* [Texte source]:

Un Strada qui fait débat
3T, vous connaissez sûrement cette marque d'abord pour ses périphériques : cintres, potences, tiges de selle et fourches. Mais depuis quelque temps, elle s'est aussi lancée dans la conception de bicyclettes également, comme l'Exploro, un Gravel, et plus récemment même, un vélo de route : le Strada.
Tête pensante de la marque, Gérard Vroomen (ex-Cervélo) a pour habitude de ne pas faire comme les autres. Il aime l'original et sort des sentiers battus. Il adore aussi l'aérodynamisme, c'est d'ailleurs le point commun entre l'Exploro et le Strada. Deux plateformes développées pour être le plus aérodynamique possible avec des pneus de grosses sections. Le Strada n'est définitivement pas un vélo de route "classique" puisqu'il a été développé à la base exclusivement en monoplateau. Un choix singulier qui nous a tout de suite plu chez veloderoute.com, et on ne vous parle même pas des disques.
Depuis sa sortie il y a un peu plus d'un an, le Strada a beaucoup fait parler de lui. Froissant les routiers les plus conservateurs. A l'inverse, les esprits futuristes ont plutôt applaudi des deux mains. L'équipe irlandaise Aqua Blue Sport, qui roule sur les 3T, a également en quelques semaines fait la meilleure pub pour le vélo avant de le dézinguer sur les réseaux sociaux. Un coureur d'Aqua Blue avait gagné au guidon d'un Strada en début de saison, mais plus récemment, l'idylle a pris un tout autre tournant : le manager de l'équipe a critiqué publiquement le vélo et son concept, exprimant son impression de passer, lui et ses coureurs, pour des cobayes. Bref, vraiment pas consensuelle cette bicyclette... Tout ça ne pouvait qu'aiguiser notre curiosité et on mourait d'envie d'aller sur la route avec elle !
Les tarifs des deux versions Team et Pro (une version Limited est également prévue prochainement plus une version Due, voir explications en fin d'article)
- 3799 € le cadre Team
- 8299 € le vélo complet Team
- 3999 € le cadre Team Stealth (entièrement noir)

* [Extraits de données]:
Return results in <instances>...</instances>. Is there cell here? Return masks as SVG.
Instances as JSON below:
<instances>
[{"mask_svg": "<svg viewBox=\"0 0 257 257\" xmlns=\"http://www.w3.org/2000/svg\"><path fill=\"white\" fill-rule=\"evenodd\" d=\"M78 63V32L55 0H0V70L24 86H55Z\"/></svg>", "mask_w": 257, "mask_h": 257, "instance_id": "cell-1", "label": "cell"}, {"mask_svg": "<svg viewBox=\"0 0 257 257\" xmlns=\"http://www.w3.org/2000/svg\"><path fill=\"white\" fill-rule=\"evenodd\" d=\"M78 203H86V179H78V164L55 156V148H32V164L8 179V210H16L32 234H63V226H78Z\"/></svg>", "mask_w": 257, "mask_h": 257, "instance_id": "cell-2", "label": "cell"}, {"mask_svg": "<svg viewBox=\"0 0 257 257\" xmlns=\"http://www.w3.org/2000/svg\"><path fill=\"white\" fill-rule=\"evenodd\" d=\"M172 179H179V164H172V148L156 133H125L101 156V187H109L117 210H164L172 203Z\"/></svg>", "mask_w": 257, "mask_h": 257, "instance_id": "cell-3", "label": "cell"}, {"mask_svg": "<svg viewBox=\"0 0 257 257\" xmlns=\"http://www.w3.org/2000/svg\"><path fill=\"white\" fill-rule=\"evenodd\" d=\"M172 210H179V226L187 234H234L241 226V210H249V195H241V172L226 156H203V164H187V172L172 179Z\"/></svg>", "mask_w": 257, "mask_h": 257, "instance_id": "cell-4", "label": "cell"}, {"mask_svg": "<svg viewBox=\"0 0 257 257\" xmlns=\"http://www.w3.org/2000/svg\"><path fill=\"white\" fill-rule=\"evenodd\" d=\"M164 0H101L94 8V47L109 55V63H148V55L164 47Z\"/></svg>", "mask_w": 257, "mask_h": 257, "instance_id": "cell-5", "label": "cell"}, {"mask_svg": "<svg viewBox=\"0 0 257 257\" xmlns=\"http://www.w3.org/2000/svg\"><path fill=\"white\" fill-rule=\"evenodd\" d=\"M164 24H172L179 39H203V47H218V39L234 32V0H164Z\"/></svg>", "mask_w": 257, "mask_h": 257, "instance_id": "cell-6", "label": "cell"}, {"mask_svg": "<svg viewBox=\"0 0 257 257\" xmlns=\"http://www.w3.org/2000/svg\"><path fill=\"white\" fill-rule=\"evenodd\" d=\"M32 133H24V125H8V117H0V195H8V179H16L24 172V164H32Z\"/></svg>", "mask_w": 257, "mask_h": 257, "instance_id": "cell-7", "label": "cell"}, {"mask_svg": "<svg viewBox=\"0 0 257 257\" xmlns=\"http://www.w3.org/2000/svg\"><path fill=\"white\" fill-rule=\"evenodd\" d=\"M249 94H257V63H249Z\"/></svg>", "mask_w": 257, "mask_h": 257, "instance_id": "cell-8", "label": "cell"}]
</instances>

* [Objet de l'exercice]: Pouvez-vous citer mot pour mot le passage de l'article sur le vélo Strada qui commence par « Depuis sa sortie » et se poursuit jusqu'à « avec elle ! » ?

* [Corrigé]:
Depuis sa sortie il y a un peu plus d'un an, le Strada a beaucoup fait parler de lui. Froissant les routiers les plus conservateurs. A l'inverse, les esprits futuristes ont plutôt applaudi des deux mains. L'équipe irlandaise Aqua Blue Sport, qui roule sur les 3T, a également en quelques semaines fait la meilleure pub pour le vélo avant de le dézinguer sur les réseaux sociaux. Un coureur d'Aqua Blue avait gagné au guidon d'un Strada en début de saison, mais plus récemment, l'idylle a pris un tout autre tournant : le manager de l'équipe a critiqué publiquement le vélo et son concept, exprimant son impression de passer, lui et ses coureurs, pour des cobayes. Bref, vraiment pas consensuelle cette bicyclette... Tout ça ne pouvait qu'aiguiser notre curiosité et on mourait d'envie d'aller sur la route avec elle !